Tareas →
1. En el foro sobre el artículo detrás de preposición en alemán, ¿qué expresión alemana se indica para decir que uno va «a casa»?
2. Prosiga el foro sobre el artículo detrás de preposición en alemán a partir de su última oración.

Texto de origen →
# Sustantivo con/sin artículo detrás de preposición



## davlar

Muy buenas a todos/as.

Personalmente me resulta confuso, supongo que por mi falta de conocimientos de la lengua, pero creanme que lo intento con los medios que dispongo, el hecho que haya veces que se use preposición + artículo + sustantivo y otras veces solo preposición + sustantivo. Es decir:

"zum Yoga, ins Kino, zur Arbeit",... frente a "zu Haus(e)"

La pregunta es si existen reglas para esto o simplemente unas veces los sustantivos delante de preposicion van con articulo y otras no y hay que aprenderlo asi.

Muchas gracias por su paciencia 

Un saludo,


davlar


----------



## Alemanita

En estos ejemplos: "zum Yoga, ins Kino, zur Arbeit" la construcción es igual que en castellano:
voy al trabajo, a la piscina, al cine ...
El ejemplo "zu Hause", sin artículo, equivale a 'en casa'.
Un saludo.


Edito y amplío:
Los ejemplos que das pertenecen a diferentes verbos. Los primeros se usan con ir, el último con estar, en ambos idiomas, alemán y castellano.
Si quieres expresar que vas 'a casa' (a tu hogar), en alemán es "nach Hause".


----------



## davlar

Muchas gracias Alemanita. El problema está que hay veces como "Am Montag, im Sommer,..."en los que también se usa artículo y eso no dice en español. Y no solo eso, yo estoy seguro, porque lo he visto, que hay construcciones en que en aleman se usa la preposición seguido de artículo y en español no. Mi pregunta iba encaminada a si alguien podía hacer algún aporte mas, poniendo algún ejemplo. Perdon si mi pregunta es muy básica.

Saludos,

davlar


----------



## osa_menor

davlar said:


> La pregunta es si existen reglas para esto o simplemente unas veces los sustantivos delante de preposición van con articulo y otras no y hay que aprenderlo así.


He pensado sobre esto desde ayer y la verdad es, no lo sé. Seguro que hay unas reglas para eso, pero, como hablante nativa, nunca las he aprendido.

Registros extraídos →
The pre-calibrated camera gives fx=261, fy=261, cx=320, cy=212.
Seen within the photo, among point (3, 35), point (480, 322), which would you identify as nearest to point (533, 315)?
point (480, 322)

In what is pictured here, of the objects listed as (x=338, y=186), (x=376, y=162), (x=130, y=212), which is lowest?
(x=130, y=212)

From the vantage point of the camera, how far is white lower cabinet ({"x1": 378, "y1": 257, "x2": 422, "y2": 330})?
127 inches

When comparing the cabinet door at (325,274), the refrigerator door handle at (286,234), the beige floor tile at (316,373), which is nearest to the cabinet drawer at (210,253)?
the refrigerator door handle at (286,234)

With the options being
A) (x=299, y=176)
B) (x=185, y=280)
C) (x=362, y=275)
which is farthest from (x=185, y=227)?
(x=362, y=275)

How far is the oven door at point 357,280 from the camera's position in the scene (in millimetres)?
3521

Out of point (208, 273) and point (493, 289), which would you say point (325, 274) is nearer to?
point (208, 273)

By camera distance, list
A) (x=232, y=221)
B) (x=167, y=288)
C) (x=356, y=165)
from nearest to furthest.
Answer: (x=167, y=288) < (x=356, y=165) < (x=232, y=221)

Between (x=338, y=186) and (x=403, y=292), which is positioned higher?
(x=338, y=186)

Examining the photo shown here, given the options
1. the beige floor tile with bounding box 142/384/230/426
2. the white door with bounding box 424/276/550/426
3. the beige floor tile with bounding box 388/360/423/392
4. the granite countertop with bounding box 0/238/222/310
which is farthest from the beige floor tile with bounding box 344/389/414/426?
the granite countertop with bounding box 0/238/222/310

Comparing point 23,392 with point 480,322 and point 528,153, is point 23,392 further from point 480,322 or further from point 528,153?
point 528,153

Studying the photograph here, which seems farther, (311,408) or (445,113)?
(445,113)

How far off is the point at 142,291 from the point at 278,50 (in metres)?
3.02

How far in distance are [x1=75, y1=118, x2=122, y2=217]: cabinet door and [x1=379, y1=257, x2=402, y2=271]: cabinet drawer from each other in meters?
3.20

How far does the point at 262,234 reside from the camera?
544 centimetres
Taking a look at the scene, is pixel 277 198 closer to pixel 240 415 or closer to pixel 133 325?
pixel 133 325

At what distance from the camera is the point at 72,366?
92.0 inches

Respuestas del ejercicio →
1. «nach Hause».

2.
En el alemán se usan muchos los artículos, más que en el español. (Tengo los mismos problemas en español, no sé si es "en alemán" o "en el alemán".)

No usamos los artículos con nombres propios.
Se dice "Ich gehe zur (zu der) Oma", _Oma_ siendo _abuela, _pero también "Ich gehe zu Oma", _Oma_ como nombre propio.

Si se usa el artículo o no, por lo general, depende si se trata de cosas concretas o inconcretas.

"Zu Hause" (también posible "zuhause") y "nach Hause" (también "nachhause") no son ejemplos muy buenos, porque son expresiones fijas (mi propia casa).
Si no me refiero a mi casa, digo "zu dem Haus".

Me ocurren unos pocos expresiones fijas con "zu" sin artículo como "zu Anfang", "zu Ende", "zu Bett gehen", "zu Boden fallen". Pero: "Am Anfang", "am Ende", "ins (in das) Bett gehen", "auf den Boden fallen".

Hay que aprender mucho, para ti en el alemán y para mi en el español .

Un saludo.


----------



## davlar

Gracias osa_menor.
Si me lo permites...eres una auténtica "crack"
Solo una cosita muy breve. ¿A qué te refieres que se usa artículo o no cuando son cosas concretas o inconcretas?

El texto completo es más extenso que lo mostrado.